▶ _Article_:
'''
Message sent and, as we would see, message received.

The Clothesline

With a chance to take control of the series, the Lakers got baited. It’s not a stretch or hyperbole to say Kevin McHale’s clothesline changed the series. It made things personal, which Boston wanted and the Lakers played into.

Instead of closing out a game they led by double digits to take a commanding 3-1 lead, their focus changed to revenge and the Celtics continued baiting them into it, as Shaughnessy detailed:

“You could feel the whole thing turn,” McHale said. Minutes after the takedown, Bird tangled with Cooper as Bird tried to inbound after a Lakers basket... There was no whistle. Seconds later, Bird and Abdul-Jabbar went jaw-to-jaw in the same spot where Rambis was upended. “Kareem said, ‘I will f--- you up, white boy,” Maxwell recalled. “I was two feet away, and that is exactly what he said.”

The result was Boston coming back, Larry Bird buried a game-winner over Magic and the Lakers, who very realistically could have swept the series at this point, were tied 2-2.

After the game, Riley was livid. In one fell swoop — or clotheslines — McHale had changed the whole tenor of the series, as Pearlman explained.

Afterward, Riley came unglued: “What Boston did was the equivalent of two gang warlords meeting the night before a rumble and deciding the weapons. They both bare fists, and one of them shows up with zip guns. We’re not going to lower ourselves to the level of a Kevin McHale and his tactics. But I’ll tell you what we’re going to do. We’ll be ready for anything. What they did is they came into our territory, a neutral zone, and decided to use zip guns. Weapons that we didn’t plan on using, because this is a game of basketball. We understand the physical part. We want to win. They want to win. It takes something like what McHale did to change the whole mood of physical play. Now it’s Katie-bar-the-door that’s all. McHale’s play changed the whole mood of the thing. That’s the mood it’s gonna be for the next three games. Now it’s an ugly situation.”
'''
▶ _Listed records_:
'''
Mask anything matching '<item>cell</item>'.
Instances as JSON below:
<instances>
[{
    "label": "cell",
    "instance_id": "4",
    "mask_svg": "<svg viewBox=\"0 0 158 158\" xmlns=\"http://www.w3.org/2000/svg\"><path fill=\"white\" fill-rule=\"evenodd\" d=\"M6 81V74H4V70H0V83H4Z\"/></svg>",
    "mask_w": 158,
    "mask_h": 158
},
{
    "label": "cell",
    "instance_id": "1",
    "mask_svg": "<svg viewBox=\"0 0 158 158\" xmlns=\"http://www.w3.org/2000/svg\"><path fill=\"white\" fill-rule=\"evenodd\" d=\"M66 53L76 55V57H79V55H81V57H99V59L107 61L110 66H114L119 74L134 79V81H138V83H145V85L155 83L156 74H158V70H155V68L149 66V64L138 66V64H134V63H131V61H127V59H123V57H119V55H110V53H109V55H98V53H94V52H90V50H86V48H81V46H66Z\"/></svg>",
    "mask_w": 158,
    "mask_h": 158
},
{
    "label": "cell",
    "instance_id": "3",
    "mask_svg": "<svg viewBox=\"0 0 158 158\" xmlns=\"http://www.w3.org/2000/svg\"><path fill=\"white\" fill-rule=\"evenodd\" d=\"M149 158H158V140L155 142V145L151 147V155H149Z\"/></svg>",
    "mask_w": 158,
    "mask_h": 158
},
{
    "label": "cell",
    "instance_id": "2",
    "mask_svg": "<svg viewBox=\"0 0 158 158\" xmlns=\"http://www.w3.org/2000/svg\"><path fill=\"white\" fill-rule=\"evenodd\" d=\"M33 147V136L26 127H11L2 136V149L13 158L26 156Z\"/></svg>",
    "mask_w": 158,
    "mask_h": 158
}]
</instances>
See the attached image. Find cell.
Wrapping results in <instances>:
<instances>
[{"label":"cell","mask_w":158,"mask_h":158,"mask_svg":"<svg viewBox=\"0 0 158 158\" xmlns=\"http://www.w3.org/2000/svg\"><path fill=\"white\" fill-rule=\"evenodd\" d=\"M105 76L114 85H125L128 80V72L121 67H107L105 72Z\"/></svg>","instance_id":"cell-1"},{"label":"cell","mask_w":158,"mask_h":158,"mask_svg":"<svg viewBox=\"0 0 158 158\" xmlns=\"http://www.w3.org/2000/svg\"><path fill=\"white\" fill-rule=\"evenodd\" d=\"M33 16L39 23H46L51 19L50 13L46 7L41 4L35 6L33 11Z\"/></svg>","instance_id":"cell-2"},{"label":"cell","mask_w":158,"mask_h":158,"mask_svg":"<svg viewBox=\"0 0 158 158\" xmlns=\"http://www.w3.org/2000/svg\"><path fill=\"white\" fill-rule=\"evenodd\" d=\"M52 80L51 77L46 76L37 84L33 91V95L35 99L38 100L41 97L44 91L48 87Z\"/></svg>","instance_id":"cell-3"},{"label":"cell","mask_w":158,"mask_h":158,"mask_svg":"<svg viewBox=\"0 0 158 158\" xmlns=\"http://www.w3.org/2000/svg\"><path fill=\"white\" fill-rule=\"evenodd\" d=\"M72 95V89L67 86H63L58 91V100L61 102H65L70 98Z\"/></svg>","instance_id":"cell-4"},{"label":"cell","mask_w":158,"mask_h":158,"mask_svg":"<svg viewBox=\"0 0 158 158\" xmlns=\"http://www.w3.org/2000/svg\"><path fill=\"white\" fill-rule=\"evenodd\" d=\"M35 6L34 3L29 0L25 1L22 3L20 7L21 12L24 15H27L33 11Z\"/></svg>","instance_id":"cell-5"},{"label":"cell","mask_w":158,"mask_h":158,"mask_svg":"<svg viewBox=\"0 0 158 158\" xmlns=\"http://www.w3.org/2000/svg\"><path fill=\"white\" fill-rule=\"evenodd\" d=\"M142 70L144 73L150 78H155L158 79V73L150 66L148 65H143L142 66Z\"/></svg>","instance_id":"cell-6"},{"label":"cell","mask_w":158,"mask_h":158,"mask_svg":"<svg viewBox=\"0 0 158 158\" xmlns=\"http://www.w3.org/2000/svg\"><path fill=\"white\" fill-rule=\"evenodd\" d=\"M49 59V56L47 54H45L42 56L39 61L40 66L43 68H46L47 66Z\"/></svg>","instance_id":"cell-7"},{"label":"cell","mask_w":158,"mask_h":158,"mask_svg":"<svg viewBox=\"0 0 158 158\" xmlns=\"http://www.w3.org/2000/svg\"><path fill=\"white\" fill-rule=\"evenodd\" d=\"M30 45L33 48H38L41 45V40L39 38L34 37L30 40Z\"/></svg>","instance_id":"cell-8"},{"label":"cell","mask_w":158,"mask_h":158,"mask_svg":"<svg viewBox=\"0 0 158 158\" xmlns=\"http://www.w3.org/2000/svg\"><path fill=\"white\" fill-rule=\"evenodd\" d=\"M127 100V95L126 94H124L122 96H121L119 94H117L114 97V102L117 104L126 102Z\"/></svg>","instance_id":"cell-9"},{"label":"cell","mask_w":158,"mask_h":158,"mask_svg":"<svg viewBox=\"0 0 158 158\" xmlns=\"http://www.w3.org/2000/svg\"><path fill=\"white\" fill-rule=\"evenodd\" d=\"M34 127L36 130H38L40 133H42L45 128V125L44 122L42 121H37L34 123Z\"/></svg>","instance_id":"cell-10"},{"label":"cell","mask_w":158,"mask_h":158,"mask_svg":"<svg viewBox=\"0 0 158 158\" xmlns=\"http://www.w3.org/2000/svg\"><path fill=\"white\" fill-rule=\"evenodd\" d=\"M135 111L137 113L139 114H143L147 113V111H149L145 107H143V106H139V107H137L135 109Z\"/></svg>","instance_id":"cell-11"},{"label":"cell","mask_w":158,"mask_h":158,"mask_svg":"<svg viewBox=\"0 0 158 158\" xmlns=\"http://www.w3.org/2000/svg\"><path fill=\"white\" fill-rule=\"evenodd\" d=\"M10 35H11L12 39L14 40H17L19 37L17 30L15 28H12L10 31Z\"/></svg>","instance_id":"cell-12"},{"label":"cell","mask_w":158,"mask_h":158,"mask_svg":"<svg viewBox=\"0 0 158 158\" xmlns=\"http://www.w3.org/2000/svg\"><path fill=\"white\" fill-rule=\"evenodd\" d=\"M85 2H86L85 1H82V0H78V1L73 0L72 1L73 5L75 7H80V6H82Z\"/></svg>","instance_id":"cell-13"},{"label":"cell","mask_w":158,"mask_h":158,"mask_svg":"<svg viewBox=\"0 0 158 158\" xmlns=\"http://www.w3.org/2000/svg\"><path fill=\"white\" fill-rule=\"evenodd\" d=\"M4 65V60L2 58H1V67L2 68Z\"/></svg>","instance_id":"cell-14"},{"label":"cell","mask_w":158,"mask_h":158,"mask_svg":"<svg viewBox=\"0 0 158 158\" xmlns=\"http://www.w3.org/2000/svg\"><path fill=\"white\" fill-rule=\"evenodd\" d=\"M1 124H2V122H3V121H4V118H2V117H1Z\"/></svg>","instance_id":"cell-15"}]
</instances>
'''
▶ _Direction_:
Answer these about the text on Kevin McHale's clothesline:
1. After Boston came back, what was the series tied at?
2. Who hit the game-winner, and over whom?
3. In Riley's gang comparison, what weapon does one side show up with?

▶ _Answer to the task_:
1. 2-2
2. Larry Bird, over Magic
3. Zip guns